_What to do_
Rewrite the records below, replacing "Character Pitcher" with "Character Jug" and keeping everything else the same. Leave out the pictures.

* * * * * * *

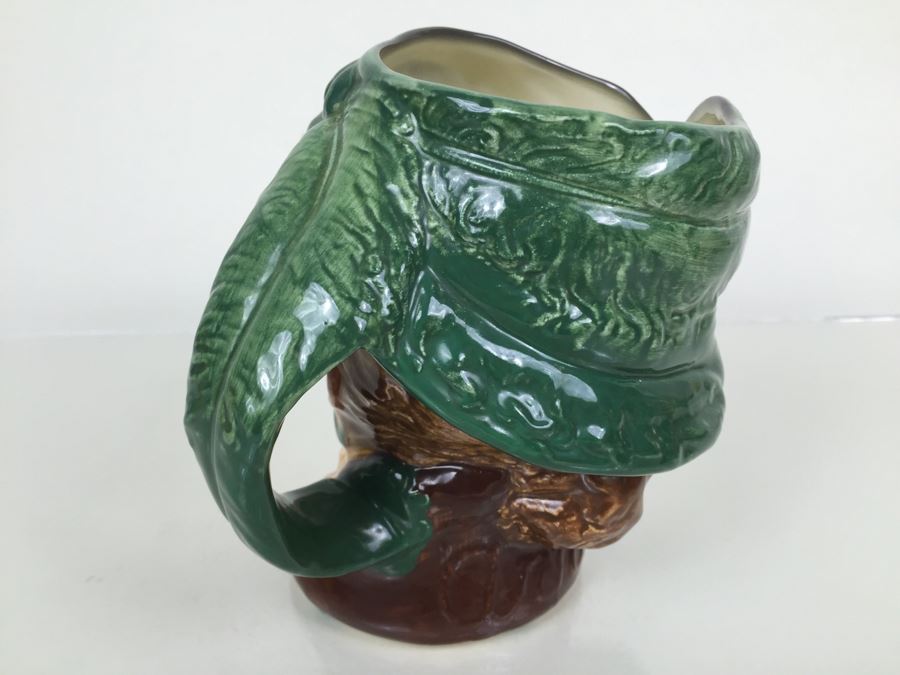 Royal Doulton Large ''arriet' RN847682 Character Pitcher 1946 [Photo 5]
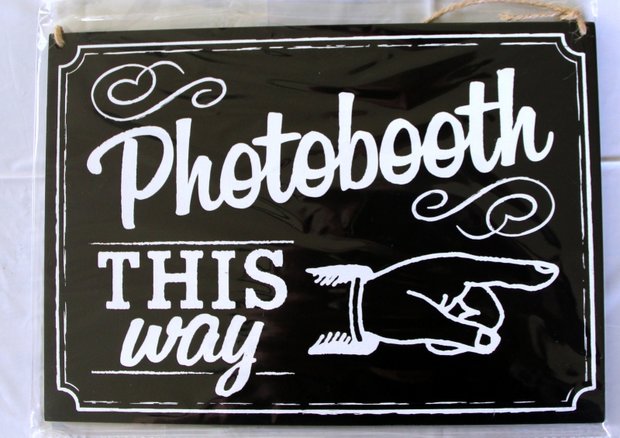 Tekstbord/Krijtbord met de tekst:  Photobooth This Way.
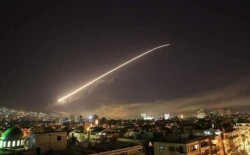 سوريا: الدفاع الجوي يتصدى لأهداف معادية في أجواء دمشق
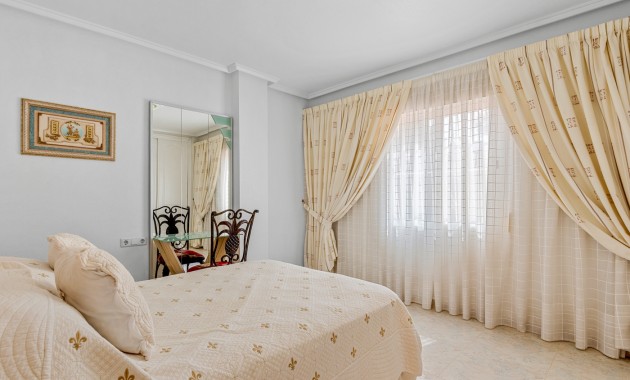 Venta - Detached Villa -
Ciudad Quesada - La Marquesa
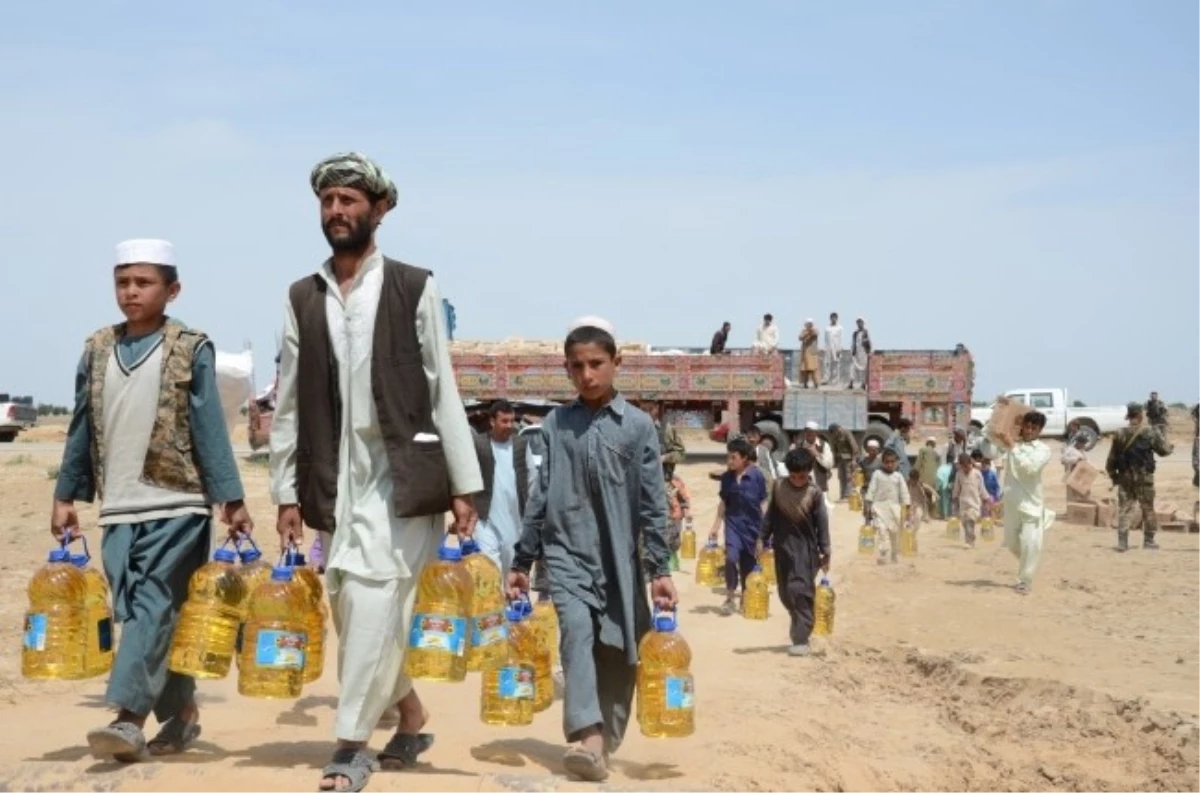 Tika\'dan Afganistanlı Selzedelere Yardım Eli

* * * * * * *

_Answer box_
 Royal Doulton Large ''arriet' RN847682 Character Jug 1946 [Photo 5]
 Tekstbord/Krijtbord met de tekst:  Photobooth This Way.
 سوريا: الدفاع الجوي يتصدى لأهداف معادية في أجواء دمشق
 Venta - Detached Villa -
Ciudad Quesada - La Marquesa
 Tika\'dan Afganistanlı Selzedelere Yardım Eli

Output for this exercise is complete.